Kartoffelanbau im großen Stil hat im Landkreis keine Zukunft. Da sind sich die beiden Biobauern mit dem Vorsitzenden des Kreisbauernverbandes (BBV), Edgar Thomas, einig. Auch Thomas´ Tochter Franziska hat einen kleinen Kartoffelacker, um Knollen von der eigenen Scholle im Hofladen anzubieten. "Die Kartoffel ist eine tolle Pflanze", findet Edgar Thomas. Dass sie im Kreis trotz ihrer Beliebtheit kaum auf die Äcker kommt, liegt daran, dass die Böden zwischen Saale-, Lauertal und Rhön für die Kartoffel nicht gut sind. Es braucht leicht sandiges, gut durchlüftetes Erdreich, berichten die Landwirte. Das fehlt hier. Dadurch wachsen die Erdäpfel nicht so gut und kommen zudem meist schmutziger aus der Erde als anderswo. Das wiederum bedeutet noch mehr Aufwand, denn mit Erde verklumpte Kartoffeln sind beim Verbraucher nicht unbedingt beliebt.

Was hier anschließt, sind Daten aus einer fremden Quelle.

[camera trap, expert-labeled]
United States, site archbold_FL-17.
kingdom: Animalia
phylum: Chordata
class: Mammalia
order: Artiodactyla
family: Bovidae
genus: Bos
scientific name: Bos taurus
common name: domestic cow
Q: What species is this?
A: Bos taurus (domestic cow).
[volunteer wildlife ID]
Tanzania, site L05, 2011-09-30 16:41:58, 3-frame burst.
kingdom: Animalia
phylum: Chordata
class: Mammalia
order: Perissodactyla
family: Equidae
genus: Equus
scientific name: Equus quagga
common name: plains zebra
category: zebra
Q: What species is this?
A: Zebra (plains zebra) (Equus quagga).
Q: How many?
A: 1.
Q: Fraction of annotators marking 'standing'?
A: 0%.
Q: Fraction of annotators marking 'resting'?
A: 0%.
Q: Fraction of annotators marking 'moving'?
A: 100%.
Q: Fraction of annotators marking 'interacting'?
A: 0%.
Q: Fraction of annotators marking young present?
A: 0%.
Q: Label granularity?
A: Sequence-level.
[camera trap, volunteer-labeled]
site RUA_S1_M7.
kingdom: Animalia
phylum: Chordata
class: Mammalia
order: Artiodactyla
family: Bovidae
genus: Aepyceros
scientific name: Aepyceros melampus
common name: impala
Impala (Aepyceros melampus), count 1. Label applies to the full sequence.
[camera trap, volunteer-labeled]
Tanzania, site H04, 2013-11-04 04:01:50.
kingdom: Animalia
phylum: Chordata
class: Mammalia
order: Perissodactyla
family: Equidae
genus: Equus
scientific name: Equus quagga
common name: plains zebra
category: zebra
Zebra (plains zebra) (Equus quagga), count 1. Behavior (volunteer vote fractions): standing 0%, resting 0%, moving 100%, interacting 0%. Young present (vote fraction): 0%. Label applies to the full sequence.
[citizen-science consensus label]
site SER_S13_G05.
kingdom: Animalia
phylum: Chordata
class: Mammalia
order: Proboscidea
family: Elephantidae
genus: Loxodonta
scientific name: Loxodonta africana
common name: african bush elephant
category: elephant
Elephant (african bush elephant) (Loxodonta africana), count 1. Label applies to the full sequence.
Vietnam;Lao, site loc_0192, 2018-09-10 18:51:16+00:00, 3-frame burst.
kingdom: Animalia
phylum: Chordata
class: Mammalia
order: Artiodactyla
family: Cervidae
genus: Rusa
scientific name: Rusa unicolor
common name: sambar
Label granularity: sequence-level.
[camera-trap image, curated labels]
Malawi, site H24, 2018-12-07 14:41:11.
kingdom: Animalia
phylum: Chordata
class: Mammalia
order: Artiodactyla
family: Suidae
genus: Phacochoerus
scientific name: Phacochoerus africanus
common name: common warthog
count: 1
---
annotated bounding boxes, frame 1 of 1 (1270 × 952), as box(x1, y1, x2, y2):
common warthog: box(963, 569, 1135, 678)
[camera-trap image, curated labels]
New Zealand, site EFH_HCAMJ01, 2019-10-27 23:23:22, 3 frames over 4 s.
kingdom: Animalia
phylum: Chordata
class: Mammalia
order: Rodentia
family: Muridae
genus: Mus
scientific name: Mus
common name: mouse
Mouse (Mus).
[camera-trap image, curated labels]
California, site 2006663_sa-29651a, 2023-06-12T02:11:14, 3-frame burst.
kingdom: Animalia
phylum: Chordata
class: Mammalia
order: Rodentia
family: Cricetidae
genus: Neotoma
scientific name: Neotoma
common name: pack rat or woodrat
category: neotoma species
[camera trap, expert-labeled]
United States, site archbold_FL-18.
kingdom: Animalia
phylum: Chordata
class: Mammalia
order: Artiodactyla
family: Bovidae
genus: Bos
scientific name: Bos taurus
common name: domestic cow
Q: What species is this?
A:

Typische Feldfrüchte sind im Landkreis deshalb Getreide, Raps, Mais. Früher hätten die meisten Landwirte aber für den Privatgebrauch und für Verwandte im Ort immer einen Streifen Kartoffeln mit angebaut, weiß Edgar Thomas. Aber selbst der Anbau für den Eigenbedarf wird immer weniger.
Der schwindende Anbau liegt nach Meinung von Hans Pfülb auch am Höfesterben der vergangenen Jahrzehnte. In der konventionellen Landwirtschaft gebe es eine wachsende Konzentration auf wenige Großbetriebe mit großen Flächen. Stimmen die Bodenverhältnisse nicht, sei für sie die Kartoffel nicht wirtschaftlich.